マルエツプチ西横浜駅前店が4月9日オープン、U.S.M.Hダウンタウン向け「100坪モデル」として生鮮とデリカ、利便性重視

2026.04.13

マルエツは4月9日、神奈川県横浜市にてマルエツ プチ西横浜駅前店をオープンした。同社311店目の出店であり、これまで25年以上に渡ってノウハウを構築してきた都市型小型フォーマットの「マルエツ プチ」による出店ではあるが、同店はユナイテッド・スーパーマーケット・ホールディングス(U.S.M.H)としての構築を目指す「100坪モデル」としての位置付けを持つ点で、特別な存在でもある。

駐車場はないが、店前に駐輪場は設置している

U.S.M.Hの前期2026年2月期決算は増収減益となったが、井出武美社長は決算発表で27年2月期の方針について次のように語った。「キーワードは個社最適からグループ最適へ。そして標準化を通じた一体経営で、エリア戦略、店舗戦略、構造改革と、3つのテーマに分け実施していく。これまでは各事業会社がそれぞれで工夫し、それぞれで努力をしてきたが、今後はグループとして何を標準化し、グループとして効果を最大に創出していくことをいままで以上に明確にしていく」

その上で、エリア戦略としては展開エリアである首都圏をダウンタウン、アーバン、ルーラルの3つに分け、それぞれで展開していく店舗モデルを含めたエリア方針を定めた。

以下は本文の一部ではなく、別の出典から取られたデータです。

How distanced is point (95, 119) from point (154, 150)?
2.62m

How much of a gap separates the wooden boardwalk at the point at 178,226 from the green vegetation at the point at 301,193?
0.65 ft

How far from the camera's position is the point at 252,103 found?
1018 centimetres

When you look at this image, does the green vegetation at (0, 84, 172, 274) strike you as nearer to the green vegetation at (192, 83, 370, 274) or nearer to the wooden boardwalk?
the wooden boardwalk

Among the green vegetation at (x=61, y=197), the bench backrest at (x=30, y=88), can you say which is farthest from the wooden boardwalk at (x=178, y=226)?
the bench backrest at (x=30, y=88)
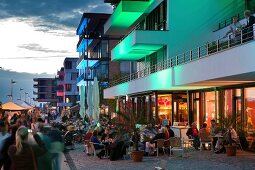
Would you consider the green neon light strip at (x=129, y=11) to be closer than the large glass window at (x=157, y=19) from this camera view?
No

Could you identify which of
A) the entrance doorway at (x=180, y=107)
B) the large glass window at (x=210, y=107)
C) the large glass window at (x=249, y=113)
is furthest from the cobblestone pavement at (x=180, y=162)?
the entrance doorway at (x=180, y=107)

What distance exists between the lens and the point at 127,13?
4159 cm

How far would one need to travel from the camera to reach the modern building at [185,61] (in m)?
22.8

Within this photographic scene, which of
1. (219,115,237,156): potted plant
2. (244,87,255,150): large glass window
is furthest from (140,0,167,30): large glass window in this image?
(219,115,237,156): potted plant

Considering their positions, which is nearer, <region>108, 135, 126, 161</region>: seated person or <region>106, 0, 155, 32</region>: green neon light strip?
<region>108, 135, 126, 161</region>: seated person

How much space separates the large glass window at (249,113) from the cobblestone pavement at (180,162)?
1238mm

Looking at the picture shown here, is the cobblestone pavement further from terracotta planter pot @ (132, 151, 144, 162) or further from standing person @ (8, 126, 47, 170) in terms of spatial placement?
standing person @ (8, 126, 47, 170)

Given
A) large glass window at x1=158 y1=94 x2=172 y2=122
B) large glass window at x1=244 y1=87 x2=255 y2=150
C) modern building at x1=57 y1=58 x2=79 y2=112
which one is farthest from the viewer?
modern building at x1=57 y1=58 x2=79 y2=112

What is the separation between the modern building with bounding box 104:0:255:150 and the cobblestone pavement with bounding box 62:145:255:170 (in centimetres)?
265

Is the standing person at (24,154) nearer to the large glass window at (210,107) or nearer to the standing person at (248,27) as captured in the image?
the standing person at (248,27)

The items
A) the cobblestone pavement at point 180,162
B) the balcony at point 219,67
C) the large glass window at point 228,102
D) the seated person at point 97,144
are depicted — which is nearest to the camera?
the cobblestone pavement at point 180,162

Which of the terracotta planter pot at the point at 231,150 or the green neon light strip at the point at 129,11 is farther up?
the green neon light strip at the point at 129,11

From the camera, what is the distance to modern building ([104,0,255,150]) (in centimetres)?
2284

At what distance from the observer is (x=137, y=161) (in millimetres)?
18906
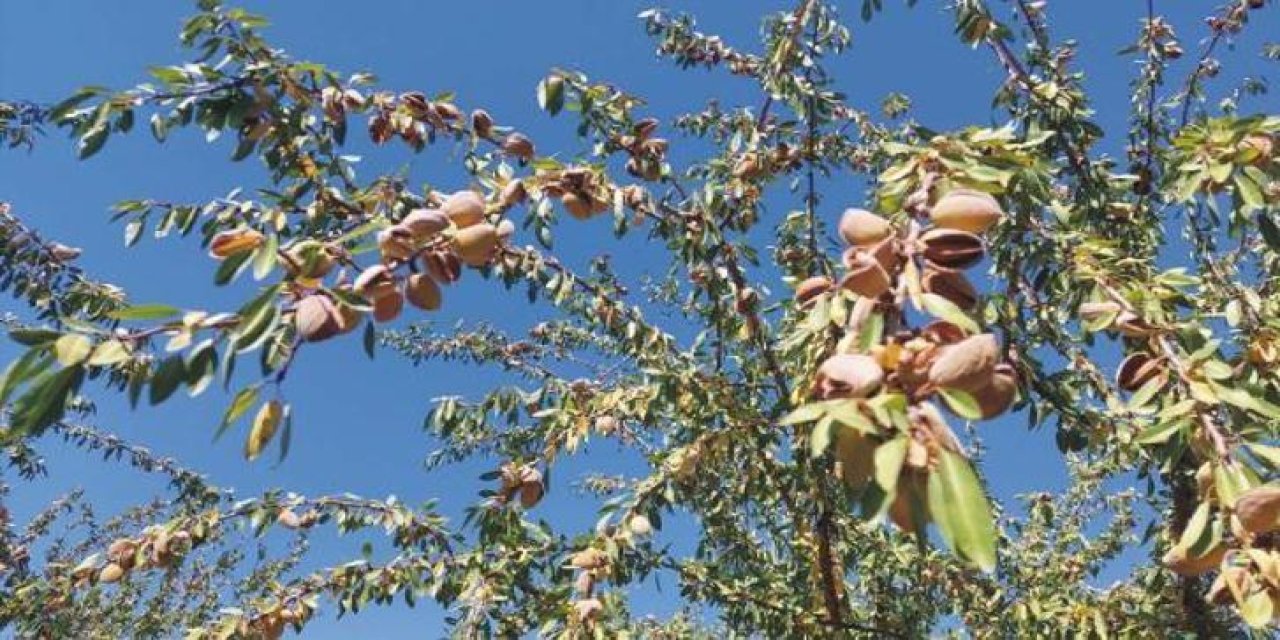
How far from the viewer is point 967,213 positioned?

井出社長は、「ダウンタウンエリアでは、日常使いを前提とした100坪タイプの新モデルを構築し、小商圏でも選ばれる店舗づくりを進めていき、既存の300坪クラスの店舗については活性化を進めることで、さらなるシェア拡大を図っていく。都市部特有の厳しい競争環境の中で、来店頻度と利便性を重視した戦略エリアとして位置付けていく」とした上で今回の100坪モデルについて次のように語った。

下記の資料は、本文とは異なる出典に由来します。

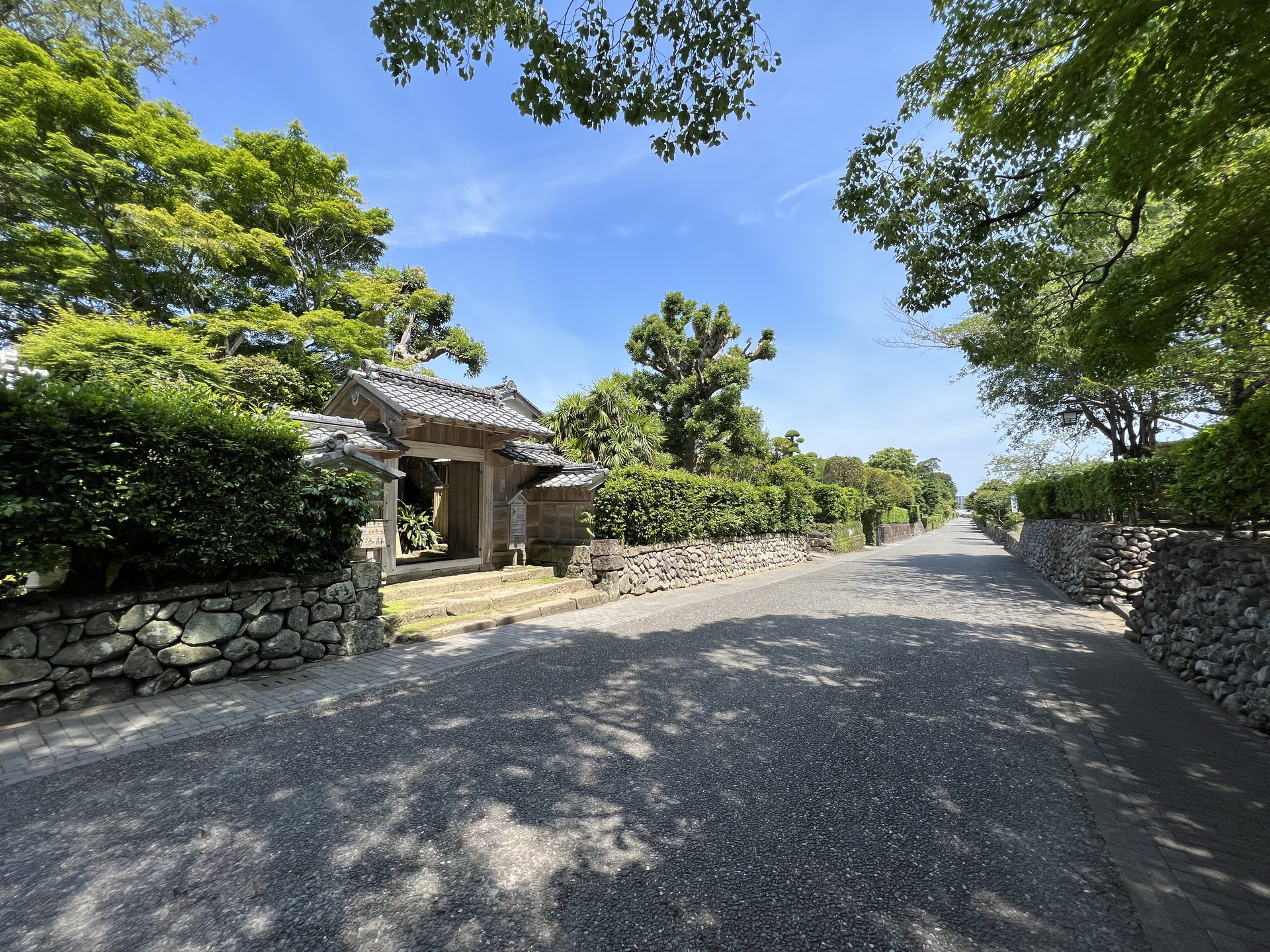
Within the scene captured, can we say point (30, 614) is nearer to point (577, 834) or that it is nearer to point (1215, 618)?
point (577, 834)

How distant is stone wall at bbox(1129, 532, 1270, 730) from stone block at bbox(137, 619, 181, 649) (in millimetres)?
9558

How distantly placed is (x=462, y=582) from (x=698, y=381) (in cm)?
1595

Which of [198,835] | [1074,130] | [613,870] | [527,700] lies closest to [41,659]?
[198,835]

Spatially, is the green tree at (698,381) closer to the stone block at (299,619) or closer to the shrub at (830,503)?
the shrub at (830,503)

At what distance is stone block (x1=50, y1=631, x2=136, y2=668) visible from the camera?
4.13 m

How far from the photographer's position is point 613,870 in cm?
238

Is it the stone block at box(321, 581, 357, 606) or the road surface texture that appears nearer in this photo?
the road surface texture

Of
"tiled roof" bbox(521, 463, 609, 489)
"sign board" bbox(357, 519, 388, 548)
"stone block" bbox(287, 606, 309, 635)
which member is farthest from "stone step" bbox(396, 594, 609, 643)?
"tiled roof" bbox(521, 463, 609, 489)

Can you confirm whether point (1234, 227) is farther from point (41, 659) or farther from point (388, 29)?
point (41, 659)

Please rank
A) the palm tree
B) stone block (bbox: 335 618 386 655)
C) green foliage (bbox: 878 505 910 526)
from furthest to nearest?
green foliage (bbox: 878 505 910 526), the palm tree, stone block (bbox: 335 618 386 655)

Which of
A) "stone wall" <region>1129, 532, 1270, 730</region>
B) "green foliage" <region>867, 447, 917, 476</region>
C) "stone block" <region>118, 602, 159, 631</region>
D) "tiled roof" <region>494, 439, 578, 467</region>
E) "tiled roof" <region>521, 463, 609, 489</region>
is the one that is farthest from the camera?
"green foliage" <region>867, 447, 917, 476</region>

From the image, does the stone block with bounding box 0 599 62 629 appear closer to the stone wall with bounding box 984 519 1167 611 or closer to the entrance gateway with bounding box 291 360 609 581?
the entrance gateway with bounding box 291 360 609 581

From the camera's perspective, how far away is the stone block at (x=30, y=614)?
152 inches

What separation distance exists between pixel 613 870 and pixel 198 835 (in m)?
2.26
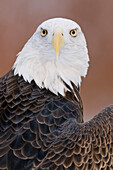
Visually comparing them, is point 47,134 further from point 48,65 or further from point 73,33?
point 73,33

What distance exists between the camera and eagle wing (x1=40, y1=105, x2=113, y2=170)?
128 cm

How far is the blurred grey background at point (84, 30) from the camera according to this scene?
3488 mm

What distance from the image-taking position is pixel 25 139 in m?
1.33

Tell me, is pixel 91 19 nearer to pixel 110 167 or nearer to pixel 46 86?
pixel 46 86

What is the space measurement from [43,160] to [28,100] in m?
0.27

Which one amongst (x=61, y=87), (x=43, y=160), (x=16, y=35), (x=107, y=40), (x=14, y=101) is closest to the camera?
(x=43, y=160)

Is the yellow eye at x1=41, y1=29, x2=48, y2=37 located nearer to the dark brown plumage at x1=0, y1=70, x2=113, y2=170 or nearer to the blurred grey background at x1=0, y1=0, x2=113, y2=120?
the dark brown plumage at x1=0, y1=70, x2=113, y2=170

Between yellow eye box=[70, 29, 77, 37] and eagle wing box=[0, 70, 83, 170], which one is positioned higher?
yellow eye box=[70, 29, 77, 37]

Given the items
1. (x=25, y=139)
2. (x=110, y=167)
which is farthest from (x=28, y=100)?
(x=110, y=167)

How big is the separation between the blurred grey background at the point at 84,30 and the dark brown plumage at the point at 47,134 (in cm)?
198

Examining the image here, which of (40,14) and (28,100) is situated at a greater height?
(40,14)

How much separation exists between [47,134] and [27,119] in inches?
→ 3.9

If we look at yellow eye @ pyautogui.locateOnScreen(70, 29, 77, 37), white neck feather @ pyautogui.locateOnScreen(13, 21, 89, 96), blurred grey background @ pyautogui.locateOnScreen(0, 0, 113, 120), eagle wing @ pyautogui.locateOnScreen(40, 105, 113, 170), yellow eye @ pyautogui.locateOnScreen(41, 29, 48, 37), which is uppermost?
blurred grey background @ pyautogui.locateOnScreen(0, 0, 113, 120)

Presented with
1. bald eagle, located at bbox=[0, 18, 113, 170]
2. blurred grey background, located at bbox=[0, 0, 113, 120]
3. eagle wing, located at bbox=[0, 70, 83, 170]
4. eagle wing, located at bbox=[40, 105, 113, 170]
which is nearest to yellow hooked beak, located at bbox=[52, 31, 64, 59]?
bald eagle, located at bbox=[0, 18, 113, 170]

「このモデルはダウンタウンエリアを中心に展開していく日常使いに適した小型店舗の新しいモデルとなる。コンセプトは日々の食卓に必要なものが迷わず選べる売場。商圏が限られる中でも、お客さまにとって使いやすさ、来店頻度の高さを最優先に設計していく。西横浜駅前店はこれまで他の店舗で実施してきた生鮮・デリカ部門のリニューアル施策の中で、特にお客さまから評価をいただいた取り組みを結集させた店舗となる。実際に農産(青果)やデリカでは売上げが大きく伸長していて、小型店舗であっても売場の作り方、売り方次第で十分に成長できることを確認している」

U.S.M.H副社長も務めるマルエツの本間正治社長は、「マルエツ プチは現在45坪から100坪で展開しているが、やはり、まいばすけっとなど直近に出てくる小型店と競争していくとなると『100坪』が1つ特徴付けられる規模だと考えている。デリカ、生鮮、やはりSMの商売をしっかりやっていくことで、コンビニ、まいばすけっと、トライアルゴーに対応していきたいと考えている」と語る。

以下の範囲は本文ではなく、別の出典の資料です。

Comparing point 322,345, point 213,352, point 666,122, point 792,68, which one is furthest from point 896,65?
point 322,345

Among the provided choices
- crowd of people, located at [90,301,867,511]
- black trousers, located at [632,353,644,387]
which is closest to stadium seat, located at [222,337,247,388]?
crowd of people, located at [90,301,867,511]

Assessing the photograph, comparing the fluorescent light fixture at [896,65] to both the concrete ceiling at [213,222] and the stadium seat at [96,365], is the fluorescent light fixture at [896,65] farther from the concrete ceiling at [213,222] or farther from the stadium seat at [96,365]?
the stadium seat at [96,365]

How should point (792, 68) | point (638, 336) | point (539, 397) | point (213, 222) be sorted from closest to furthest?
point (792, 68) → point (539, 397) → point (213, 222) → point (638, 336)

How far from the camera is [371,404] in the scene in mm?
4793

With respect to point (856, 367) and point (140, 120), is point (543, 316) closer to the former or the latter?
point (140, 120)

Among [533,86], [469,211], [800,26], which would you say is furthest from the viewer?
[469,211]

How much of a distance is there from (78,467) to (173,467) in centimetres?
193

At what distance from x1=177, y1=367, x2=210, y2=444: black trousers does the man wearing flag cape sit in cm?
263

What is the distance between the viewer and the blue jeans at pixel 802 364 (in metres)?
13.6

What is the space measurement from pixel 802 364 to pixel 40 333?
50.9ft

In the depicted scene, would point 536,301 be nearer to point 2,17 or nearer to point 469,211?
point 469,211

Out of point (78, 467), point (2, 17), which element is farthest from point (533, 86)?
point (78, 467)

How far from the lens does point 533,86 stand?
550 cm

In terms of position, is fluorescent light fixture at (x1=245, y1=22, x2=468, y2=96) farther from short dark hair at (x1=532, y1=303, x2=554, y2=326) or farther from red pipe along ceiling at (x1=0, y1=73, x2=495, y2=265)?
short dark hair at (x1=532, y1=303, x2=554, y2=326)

結果として、以前であればマルエツ プチとして開発したかもしれない40~50坪の規模については、今後は展開しない方向性となる。むしろ、そうした規模の物件がある場合は、イオングループ全体の戦略としてまいばすけっとが出店するといった流れになるということだろう。

西横浜駅前店は、相模鉄道本線の西横浜駅から徒歩約1分、南口直結の歩道橋を降りてすぐという駅前立地に平屋建ての建物の1階、111坪の売場を確保した。西横浜駅は相模鉄道本線で横浜駅から2駅目という利便性がある一方、生活圏が広がるエリアでもある。そのため駅前立地でありながら店舗周辺は戸建て住宅や中・低層マンションが立ち並ぶ住宅地となっている。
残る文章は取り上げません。